観客には茶の味はわからないが、アヤの様子を見ていればいかにすばらしい茶が点てられたのか、想像に難くない。
観客たちは同時に羨望のため息をもらす。
次に点前を披露するのはアヤ。
静かに一礼し、いつの間にか現れたスタンドに軸をかける。何もない空間に突如、床があらわれた。そして軸は――
「何だ、アレは」
観客はどよめいた。軸には何も書かれていない。白い和紙である。
「しかし、なんというか……」
「ああ、窓みたいだ」
そう、夏の夜はそのまま薄暗い茶室のようになり、白い和紙の窓から光がさしているかのようだった。
「これは見事な一幅」
茶碗は薄作りの青磁。棗はめずらしい義山、道具のすべてが洗練されていた。アヤは空間で客をもてなす点前をするようだ。

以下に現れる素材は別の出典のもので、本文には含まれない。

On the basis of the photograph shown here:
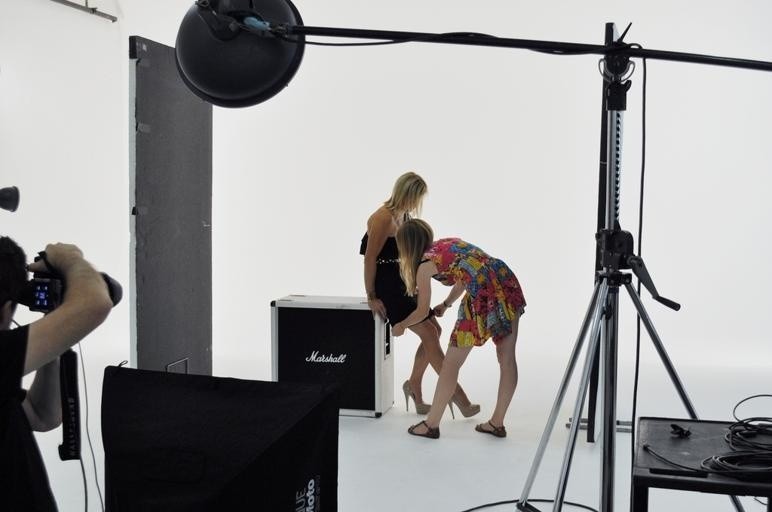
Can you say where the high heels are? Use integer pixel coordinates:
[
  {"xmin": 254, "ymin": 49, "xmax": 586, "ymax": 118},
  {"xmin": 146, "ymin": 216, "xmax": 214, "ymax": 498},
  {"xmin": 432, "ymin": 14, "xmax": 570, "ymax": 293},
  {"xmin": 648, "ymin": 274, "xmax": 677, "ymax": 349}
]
[
  {"xmin": 403, "ymin": 381, "xmax": 432, "ymax": 415},
  {"xmin": 448, "ymin": 393, "xmax": 481, "ymax": 420}
]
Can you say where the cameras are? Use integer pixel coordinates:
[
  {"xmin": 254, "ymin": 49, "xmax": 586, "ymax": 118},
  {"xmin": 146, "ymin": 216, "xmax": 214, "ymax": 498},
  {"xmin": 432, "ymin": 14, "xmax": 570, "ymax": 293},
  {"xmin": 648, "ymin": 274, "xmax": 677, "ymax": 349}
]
[{"xmin": 19, "ymin": 250, "xmax": 123, "ymax": 316}]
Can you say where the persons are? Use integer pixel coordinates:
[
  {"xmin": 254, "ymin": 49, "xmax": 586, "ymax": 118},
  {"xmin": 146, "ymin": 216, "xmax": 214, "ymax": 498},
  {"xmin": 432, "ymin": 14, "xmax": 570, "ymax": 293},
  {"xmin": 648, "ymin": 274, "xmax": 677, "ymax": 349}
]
[
  {"xmin": 387, "ymin": 218, "xmax": 527, "ymax": 441},
  {"xmin": 0, "ymin": 233, "xmax": 114, "ymax": 512},
  {"xmin": 364, "ymin": 171, "xmax": 480, "ymax": 422}
]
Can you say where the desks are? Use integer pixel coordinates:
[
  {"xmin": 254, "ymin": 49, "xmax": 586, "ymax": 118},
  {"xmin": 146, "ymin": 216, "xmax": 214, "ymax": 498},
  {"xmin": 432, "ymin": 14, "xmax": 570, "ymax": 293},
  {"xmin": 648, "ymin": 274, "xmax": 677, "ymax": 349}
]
[{"xmin": 630, "ymin": 417, "xmax": 772, "ymax": 512}]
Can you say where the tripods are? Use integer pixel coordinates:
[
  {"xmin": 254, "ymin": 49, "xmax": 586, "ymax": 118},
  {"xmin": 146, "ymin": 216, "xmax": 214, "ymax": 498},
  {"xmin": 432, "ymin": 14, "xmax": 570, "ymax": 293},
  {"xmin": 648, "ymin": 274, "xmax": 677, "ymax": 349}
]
[{"xmin": 517, "ymin": 75, "xmax": 743, "ymax": 512}]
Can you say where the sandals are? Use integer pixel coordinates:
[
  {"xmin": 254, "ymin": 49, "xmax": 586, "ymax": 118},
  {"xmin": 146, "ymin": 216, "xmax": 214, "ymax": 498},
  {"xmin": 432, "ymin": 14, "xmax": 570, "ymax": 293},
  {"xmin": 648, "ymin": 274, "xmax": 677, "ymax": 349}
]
[
  {"xmin": 409, "ymin": 421, "xmax": 442, "ymax": 440},
  {"xmin": 476, "ymin": 421, "xmax": 507, "ymax": 439}
]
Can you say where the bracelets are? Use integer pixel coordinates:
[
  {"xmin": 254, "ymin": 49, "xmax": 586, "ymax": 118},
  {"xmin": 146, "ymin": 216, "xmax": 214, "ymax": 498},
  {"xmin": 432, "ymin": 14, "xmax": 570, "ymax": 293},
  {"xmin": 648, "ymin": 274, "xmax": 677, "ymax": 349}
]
[{"xmin": 444, "ymin": 302, "xmax": 451, "ymax": 307}]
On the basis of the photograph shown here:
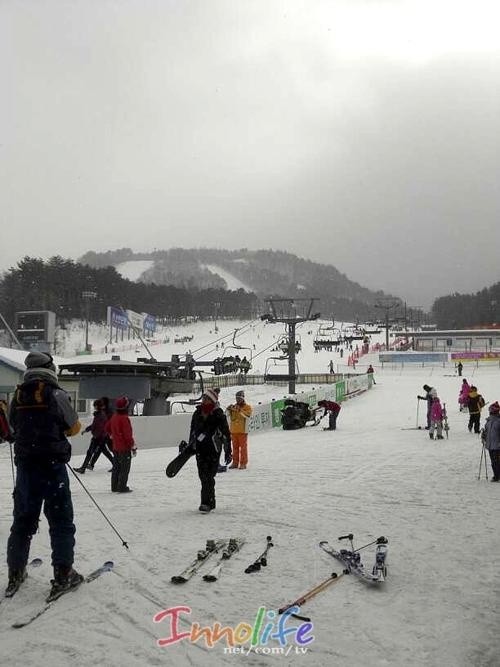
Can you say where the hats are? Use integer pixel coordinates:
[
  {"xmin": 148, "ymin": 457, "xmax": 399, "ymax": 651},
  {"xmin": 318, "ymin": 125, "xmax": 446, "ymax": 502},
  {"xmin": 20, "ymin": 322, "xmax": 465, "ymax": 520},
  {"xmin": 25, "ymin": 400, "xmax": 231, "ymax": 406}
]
[
  {"xmin": 114, "ymin": 396, "xmax": 129, "ymax": 410},
  {"xmin": 23, "ymin": 349, "xmax": 56, "ymax": 372},
  {"xmin": 236, "ymin": 390, "xmax": 244, "ymax": 399},
  {"xmin": 203, "ymin": 387, "xmax": 221, "ymax": 404},
  {"xmin": 488, "ymin": 401, "xmax": 500, "ymax": 412}
]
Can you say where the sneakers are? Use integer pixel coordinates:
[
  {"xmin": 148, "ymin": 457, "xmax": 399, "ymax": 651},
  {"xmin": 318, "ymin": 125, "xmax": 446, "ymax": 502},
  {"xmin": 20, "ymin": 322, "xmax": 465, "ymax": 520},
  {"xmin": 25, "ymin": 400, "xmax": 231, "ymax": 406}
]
[
  {"xmin": 229, "ymin": 463, "xmax": 238, "ymax": 468},
  {"xmin": 198, "ymin": 499, "xmax": 217, "ymax": 514},
  {"xmin": 54, "ymin": 567, "xmax": 85, "ymax": 592},
  {"xmin": 239, "ymin": 464, "xmax": 246, "ymax": 470}
]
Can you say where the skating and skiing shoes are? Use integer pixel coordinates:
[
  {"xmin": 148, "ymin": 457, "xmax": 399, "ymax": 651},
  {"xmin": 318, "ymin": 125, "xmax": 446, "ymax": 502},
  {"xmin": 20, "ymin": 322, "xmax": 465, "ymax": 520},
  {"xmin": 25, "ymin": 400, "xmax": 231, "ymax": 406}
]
[{"xmin": 8, "ymin": 565, "xmax": 28, "ymax": 583}]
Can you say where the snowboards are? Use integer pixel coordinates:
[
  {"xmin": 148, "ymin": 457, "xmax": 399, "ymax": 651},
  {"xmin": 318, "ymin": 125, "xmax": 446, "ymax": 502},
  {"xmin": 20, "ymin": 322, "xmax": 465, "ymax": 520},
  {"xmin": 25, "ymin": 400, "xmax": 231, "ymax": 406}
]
[{"xmin": 166, "ymin": 437, "xmax": 198, "ymax": 478}]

「む。場のすべてで涼を届ける。夏にふさわしいもてなし……か」
シゲさんが観客の間から顔を出す。その隣でタケルもうなる。二人が鋭い視線を交わした。
『お点前、頂戴する』
タケルとシゲさんの声が重なった。観客からはどっと波のような大歓声があがる。
主客シゲさん、次客タケル。
「むむ。これは……ぬるい!」
またもやシゲさんが声をあげる。しかしそのままごくごくと数口で飲みきる。
「そうくると思いました。二番煎じというやつですよ」
タケルは余裕の表情。
替え茶碗は濡れたようにうつくしい黒の馬盥。知らぬ間に観客の一人が半東(お茶を点てる人を手伝う人)を買って出たようだ。
しかし茶碗に口をつけたタケルは大きく眉を上げる。
「こ、これは! ただぬるいだけではない。薄めに、しかも量を多めに点てているのか」
そしてタケルもごくごくと飲みきってしまった。
「お二人とも、炉前で汗をかかれていました。さぞ、のどが乾いていらっしゃるだろうと」
アヤが嫣然と微笑む。
「――なんと!」
シゲさんとタケルは呆然と茶碗を見つめる。観客は大きく歓声をあげた。
「その場、そして客の様子に合わせて臨機応変にもてなす。その心遣い、すばらしい」
「おみそれしました」
シゲさんとタケルが扇子を前にまわして頭を下げる。
「気遣いとは、気取られぬものが極上。自ら得々と手の内を明かすようではまだまだ修行が足りておりません。お粗末さまでございました」
亭主のアヤもすっと頭をさげた。
観客は一瞬だけ静まり返り、やがてこれまでにない大歓声が湧き起こった。
タケルもシゲさんもアヤもそれを見て苦笑しながらうなずき合った。
ストリート茶会。
勝敗は誰も決めない。
ただ残るのは、粋を尽くした気遣いの応酬と、それを越えた一服の余韻だけだ。